Start of Block

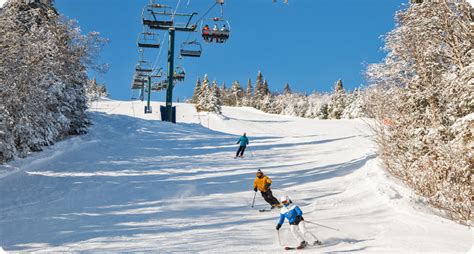 Your First Canadian Winter: The Ultimate Guide | IDP Canada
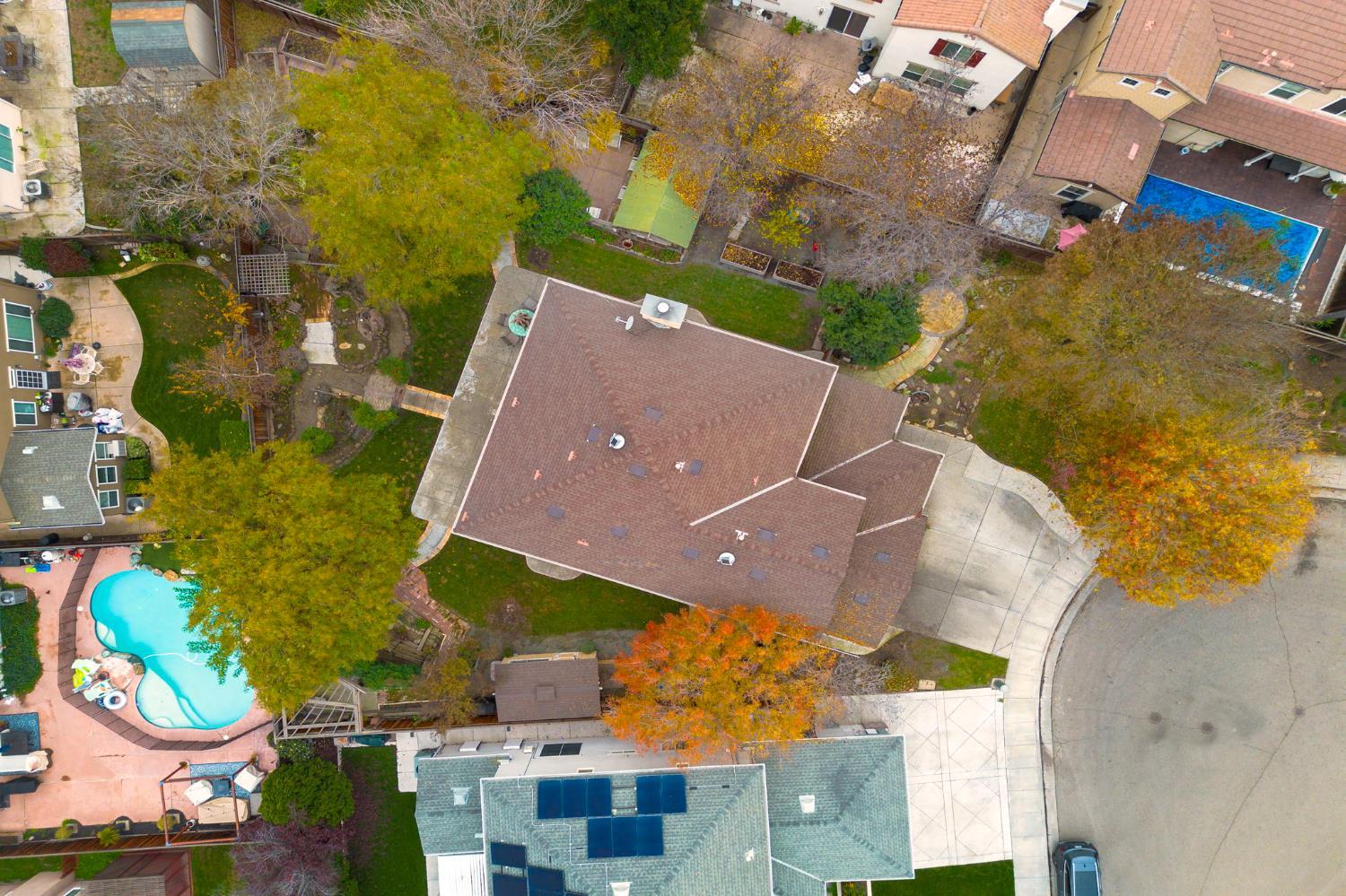 Tracy, California, 95377, United States, 5 Bedrooms Bedrooms, ,3 BathroomsBathrooms,Residential,For Sale,2005564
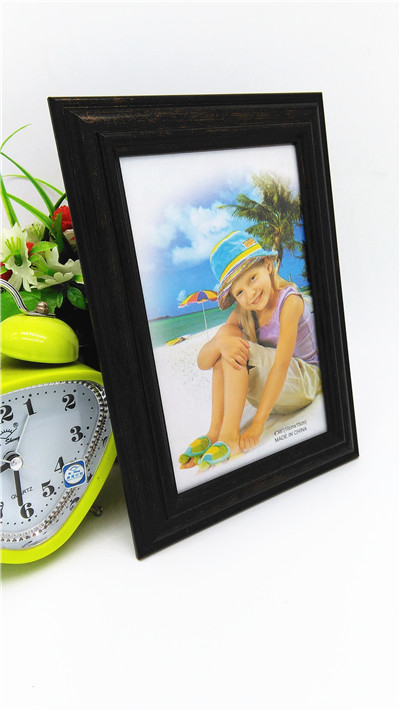 Photo album 4"x6"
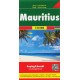 MAURICIUS, RODRIGUES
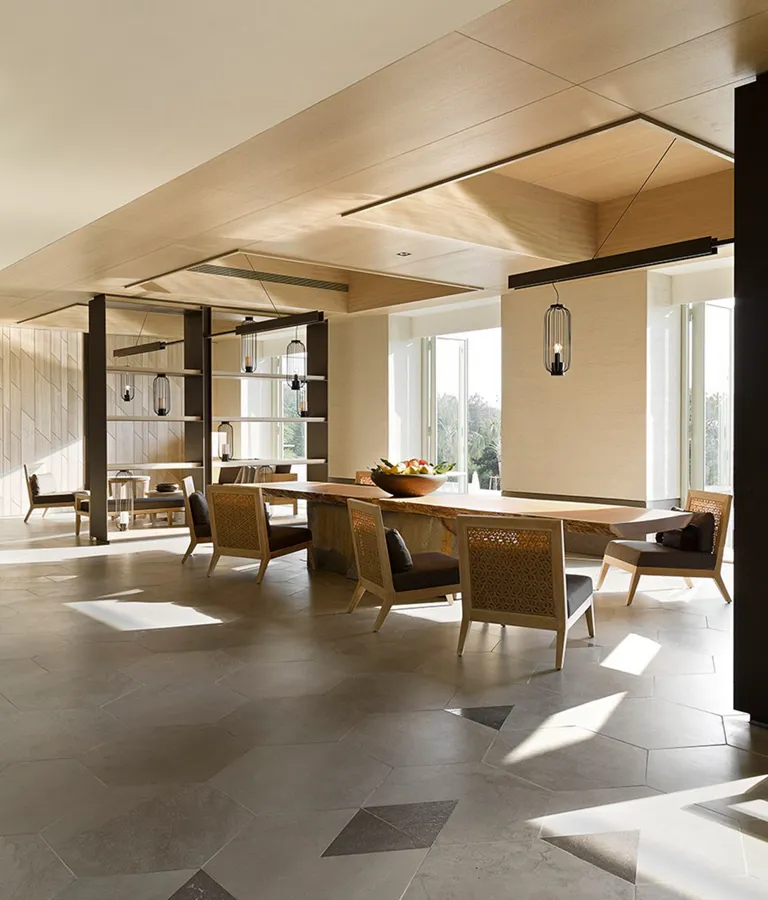 Gloria Manor Cafe in Hengchun Township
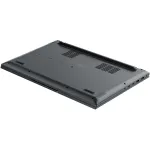 Ноутбук Digma Pro Fortis M (Intel Core i5 1334U 1.3 ГГц/16 ГБ DDR4 3200 МГц/15.6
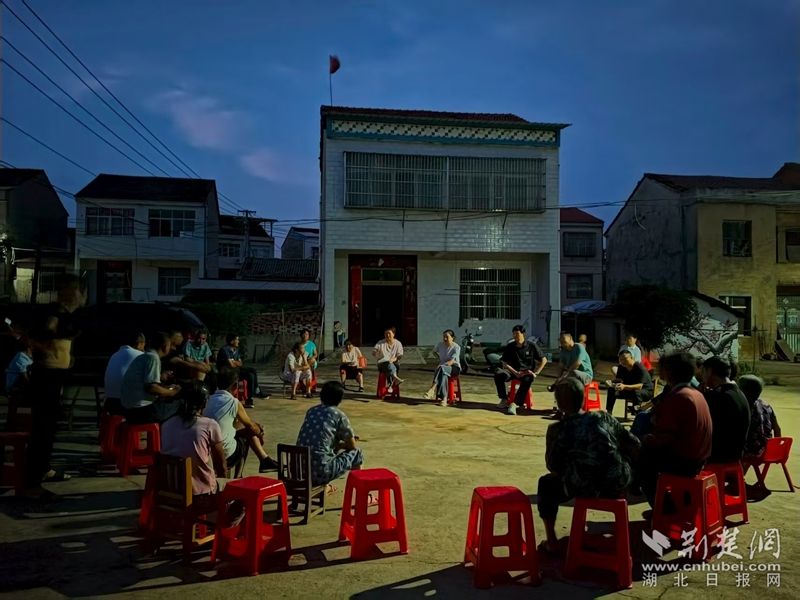 图片1.jpg.jpg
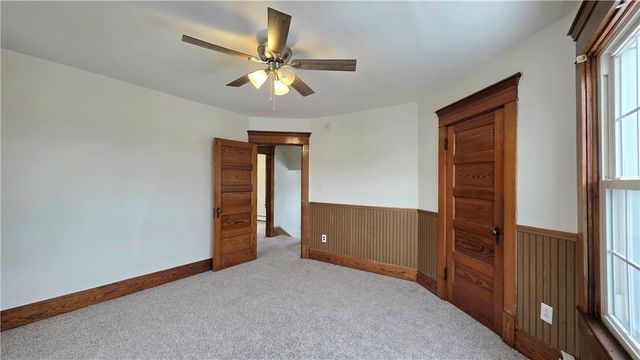 422 Beaver St, Wampum, PA 16157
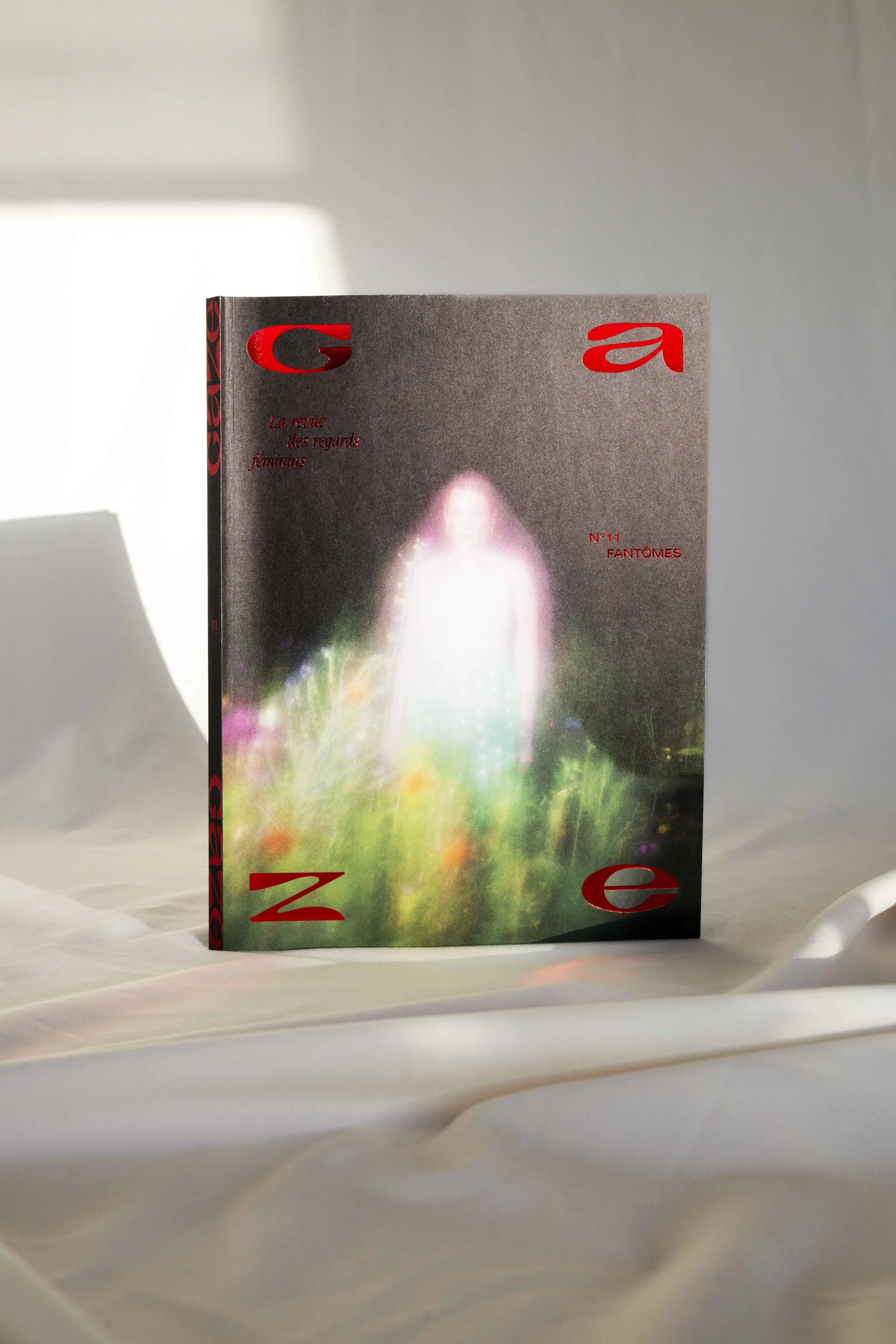PACKSHOT-GAZE11-17.jpg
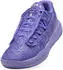 Puma MB.05 Metallisch lila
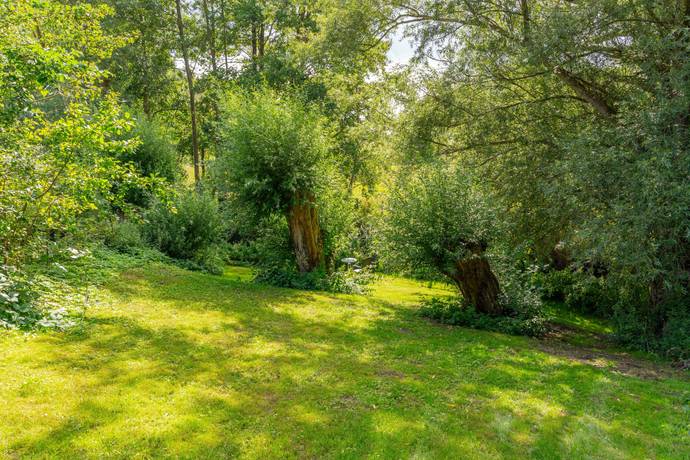 11 rum Villa på Mossby 172 Mossbystrand Skurups kommun - bild 40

End of Block

Can you transcribe every one of the records above word for word, leaving the pictures out of your answer?

Response area
 Your First Canadian Winter: The Ultimate Guide | IDP Canada
 Tracy, California, 95377, United States, 5 Bedrooms Bedrooms, ,3 BathroomsBathrooms,Residential,For Sale,2005564
 Photo album 4"x6"
 MAURICIUS, RODRIGUES
 Gloria Manor Cafe in Hengchun Township
 Ноутбук Digma Pro Fortis M (Intel Core i5 1334U 1.3 ГГц/16 ГБ DDR4 3200 МГц/15.6
 图片1.jpg.jpg
 422 Beaver St, Wampum, PA 16157
PACKSHOT-GAZE11-17.jpg
 Puma MB.05 Metallisch lila
 11 rum Villa på Mossby 172 Mossbystrand Skurups kommun - bild 40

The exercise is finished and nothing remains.